### Work order:
Everything from the line containing "family: Meliphagidae" through the last line of the data below should be set down exactly, and nothing else.
─── Dataset records ───
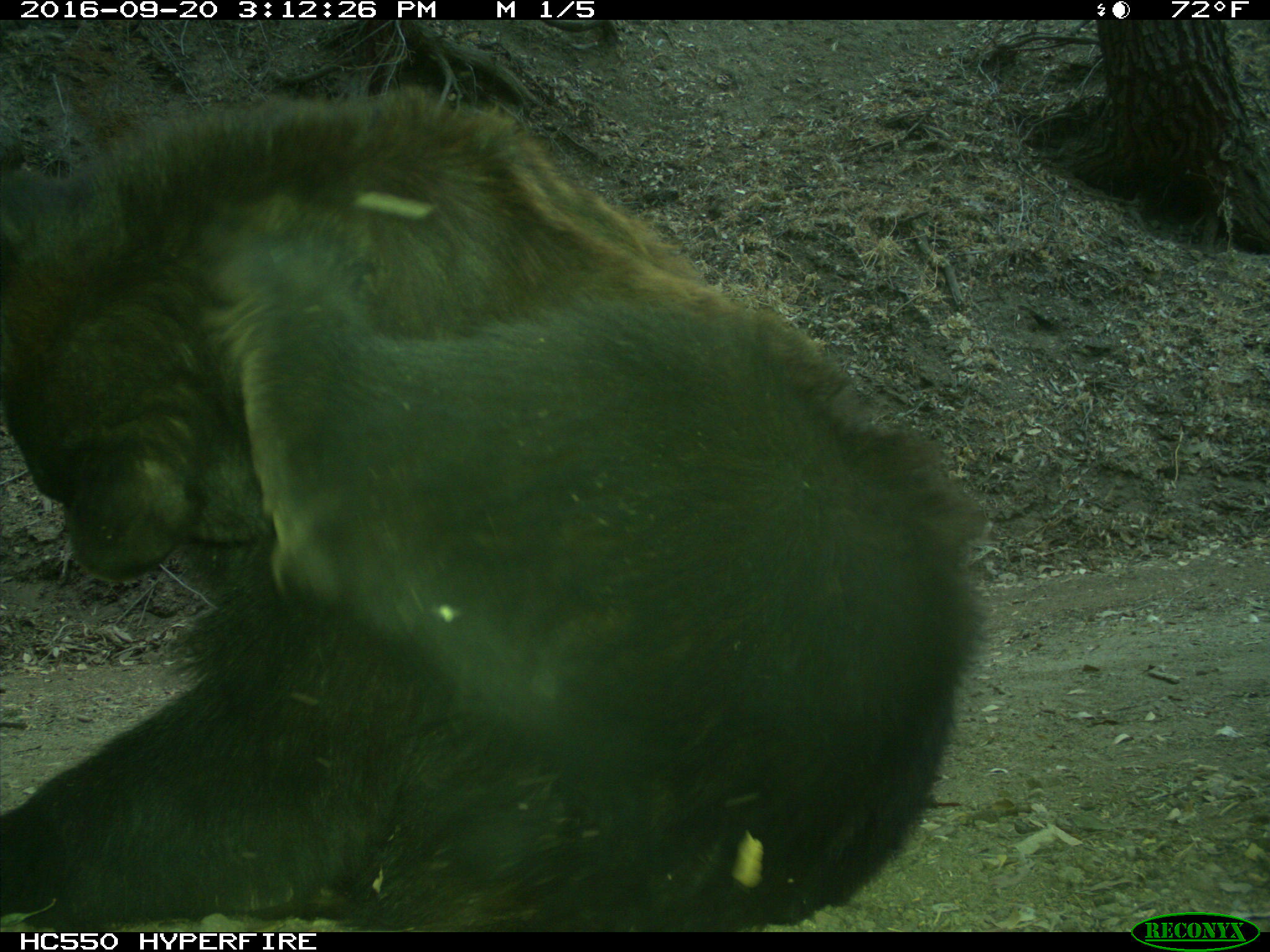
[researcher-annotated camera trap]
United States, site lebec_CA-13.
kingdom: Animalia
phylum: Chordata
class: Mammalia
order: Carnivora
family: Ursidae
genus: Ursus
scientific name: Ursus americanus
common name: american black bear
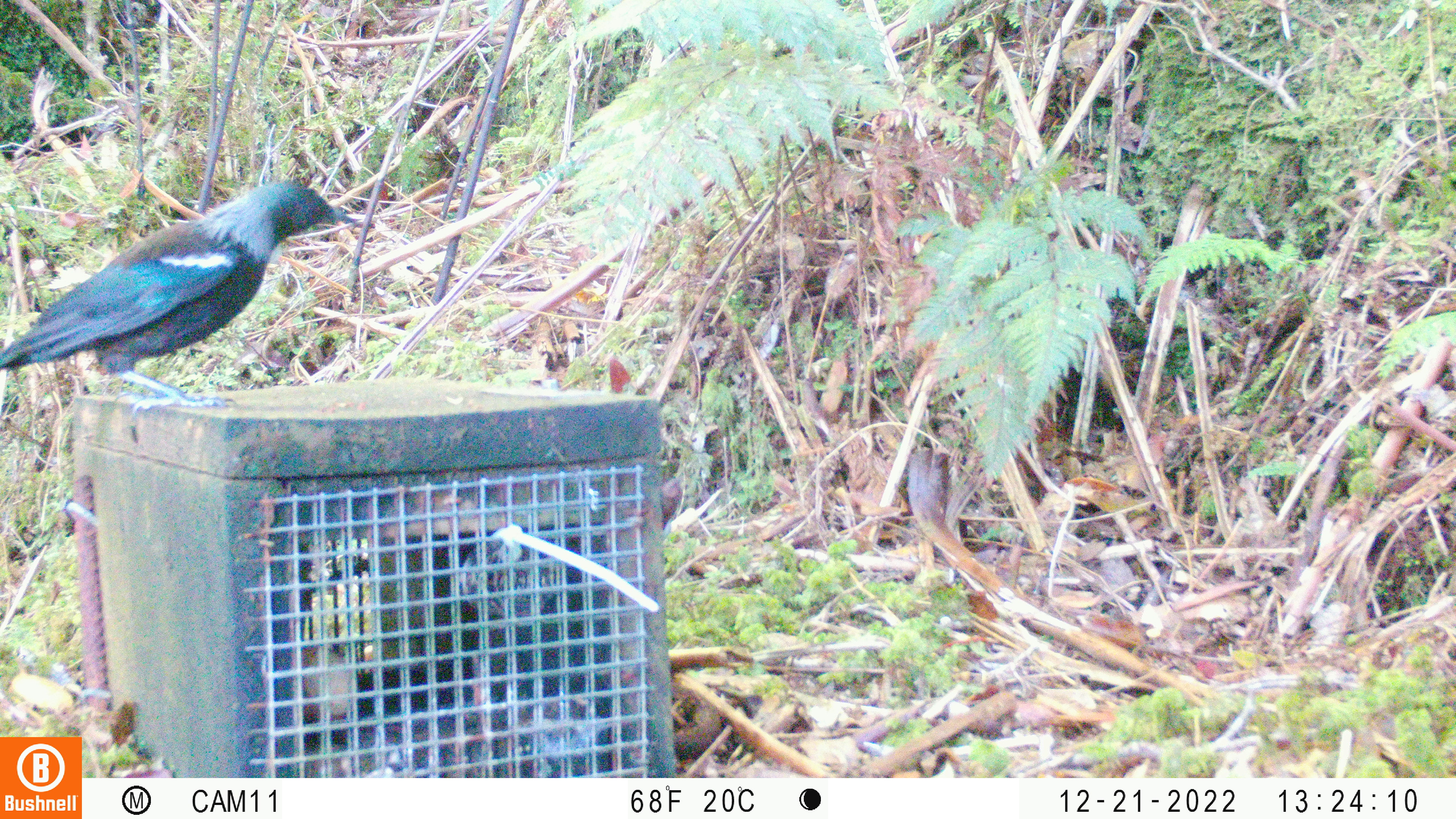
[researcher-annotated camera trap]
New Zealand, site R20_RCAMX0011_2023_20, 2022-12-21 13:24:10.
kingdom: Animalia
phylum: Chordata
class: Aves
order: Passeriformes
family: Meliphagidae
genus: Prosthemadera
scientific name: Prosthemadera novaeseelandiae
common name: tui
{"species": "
───
### Response to the exercise:
family: Meliphagidae
genus: Prosthemadera
scientific name: Prosthemadera novaeseelandiae
common name: tui
{"species": "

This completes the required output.